In many hospitals, in Africa, a blood smear is often done as it will reveal the mobile trypanosomes. Blood smears are often positive in early disease when the number of circulating parasites is very high.
Lymph node aspiration is sometimes done to identify the parasite and may yield positive results.
CT scan and MRI of the brain frequently reveal massive cerebral edema and enhancement of the white matter.
The early stage management requires treatment of fever and malaise. Close monitoring of the CNS status is necessary. Sometimes, patients may require intubation and mechanical ventilation as they can not maintain a patent airway.

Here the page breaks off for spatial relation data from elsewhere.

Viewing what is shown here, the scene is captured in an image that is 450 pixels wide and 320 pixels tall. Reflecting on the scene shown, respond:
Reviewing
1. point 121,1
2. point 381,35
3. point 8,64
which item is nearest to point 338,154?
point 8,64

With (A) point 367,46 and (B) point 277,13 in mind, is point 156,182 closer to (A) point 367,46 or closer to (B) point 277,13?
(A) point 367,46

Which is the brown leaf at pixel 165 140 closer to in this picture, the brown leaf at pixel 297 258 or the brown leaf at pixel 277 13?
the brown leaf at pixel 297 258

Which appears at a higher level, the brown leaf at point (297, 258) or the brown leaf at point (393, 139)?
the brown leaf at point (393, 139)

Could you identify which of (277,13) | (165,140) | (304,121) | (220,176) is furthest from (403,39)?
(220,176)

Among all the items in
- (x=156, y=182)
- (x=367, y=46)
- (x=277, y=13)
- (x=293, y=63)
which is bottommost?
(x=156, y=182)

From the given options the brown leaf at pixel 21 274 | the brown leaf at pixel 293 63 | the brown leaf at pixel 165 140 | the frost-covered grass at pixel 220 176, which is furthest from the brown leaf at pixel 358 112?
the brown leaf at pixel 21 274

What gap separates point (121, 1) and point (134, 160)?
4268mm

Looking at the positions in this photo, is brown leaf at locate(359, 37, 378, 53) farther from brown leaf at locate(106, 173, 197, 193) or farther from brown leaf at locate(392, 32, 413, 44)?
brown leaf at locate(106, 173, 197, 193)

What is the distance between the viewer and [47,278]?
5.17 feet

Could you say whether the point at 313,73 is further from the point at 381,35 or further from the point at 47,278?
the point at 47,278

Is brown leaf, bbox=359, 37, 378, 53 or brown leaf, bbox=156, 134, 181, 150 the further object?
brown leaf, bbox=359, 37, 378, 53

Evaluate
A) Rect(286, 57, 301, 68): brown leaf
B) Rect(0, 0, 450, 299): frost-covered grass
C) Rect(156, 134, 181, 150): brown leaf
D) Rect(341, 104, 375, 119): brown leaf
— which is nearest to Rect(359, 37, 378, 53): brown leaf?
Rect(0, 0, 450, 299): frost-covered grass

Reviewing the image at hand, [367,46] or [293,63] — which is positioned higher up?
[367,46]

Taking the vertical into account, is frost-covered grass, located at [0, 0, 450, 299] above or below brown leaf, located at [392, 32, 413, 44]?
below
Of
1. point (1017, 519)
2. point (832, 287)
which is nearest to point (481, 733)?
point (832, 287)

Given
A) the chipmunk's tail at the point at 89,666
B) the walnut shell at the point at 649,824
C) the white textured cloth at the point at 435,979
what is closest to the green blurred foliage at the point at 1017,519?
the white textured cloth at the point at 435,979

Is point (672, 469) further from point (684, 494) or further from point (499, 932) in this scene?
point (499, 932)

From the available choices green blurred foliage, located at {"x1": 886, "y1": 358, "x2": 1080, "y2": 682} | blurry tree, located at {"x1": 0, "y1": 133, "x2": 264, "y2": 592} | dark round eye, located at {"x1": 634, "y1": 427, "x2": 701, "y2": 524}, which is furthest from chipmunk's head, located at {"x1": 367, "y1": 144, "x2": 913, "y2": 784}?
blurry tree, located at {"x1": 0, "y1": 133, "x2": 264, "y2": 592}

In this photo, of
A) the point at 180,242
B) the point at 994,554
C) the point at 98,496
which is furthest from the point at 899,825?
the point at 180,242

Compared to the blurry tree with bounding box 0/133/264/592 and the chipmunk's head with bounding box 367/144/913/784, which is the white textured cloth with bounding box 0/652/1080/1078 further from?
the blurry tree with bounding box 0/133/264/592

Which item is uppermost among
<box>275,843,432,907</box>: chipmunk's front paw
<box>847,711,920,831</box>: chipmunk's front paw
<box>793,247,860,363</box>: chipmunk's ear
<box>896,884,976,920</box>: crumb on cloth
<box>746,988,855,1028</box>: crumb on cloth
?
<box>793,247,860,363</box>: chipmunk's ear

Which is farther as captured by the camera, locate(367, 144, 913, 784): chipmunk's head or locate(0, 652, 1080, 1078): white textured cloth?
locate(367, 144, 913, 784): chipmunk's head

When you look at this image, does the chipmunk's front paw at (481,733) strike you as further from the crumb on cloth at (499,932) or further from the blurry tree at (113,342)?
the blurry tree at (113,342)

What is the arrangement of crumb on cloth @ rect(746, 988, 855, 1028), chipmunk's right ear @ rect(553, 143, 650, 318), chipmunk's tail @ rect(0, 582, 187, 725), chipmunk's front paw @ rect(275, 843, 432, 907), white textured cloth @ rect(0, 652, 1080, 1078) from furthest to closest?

HAT Trypanosoma brucei gambiense: Treatment during the first stage consists of pentamidine. After patients develop CNS symptoms, patients will require eflornithine and nifurtimox. If no response is achieved, providers may resort to melarsoprol.
HAT Trypanosoma brucei rhodesiense: Treatment of the initial stage consists of suramin while treatment of the second stage consists of melarsoprol.
Most studies today show that combination therapy with melarsoprol and nifurtimox is more effective than either solo therapy.
If the infection is treated during the early stage, recovery is possible in most patients. However, if the patient presents with stage 2 disease, the CNS involvement usually is fatal. Today, the cure rate with the drug melarsoprol is more than 90%.
If a patient is suspected of having African trypanosomiasis, immediate consultation with an infectious disease expert is recommended.
If the patient is in the United States, one should contact the Centers for Disease Control and Prevention (CDC).
Melarsoprol is an arsenical compound that must be administered in propylene glycol. Administration of the drug is painful and carries multiple adverse effects, the most serious consisting of the melarsoprol-induced encephalopathic syndrome. This occurs in 1.5% to 28% of treatments and results in nearly a 50% mortality rate. All patients receiving the medication should, therefore, be monitored in a hospital setting.
African trypanosomiasis, also known as human African trypanosomiasis (HAT) and sleeping sickness, is caused by 1 of 2 Trypanosoma brucei protozoa transmitted by the tsetse fly in sub-Saharan Africa. The disease is considered a neglected tropical disease and remains a nearly universal fatal disease if not treated. However, most healthcare workers in North America are unlikely to see a case in their lifetime. But it is still important to consider this disorder in the differential in a patient coming from the tropics. The best advice is to immediately consult with infectious disease on how to make the diagnosis and manage the patient.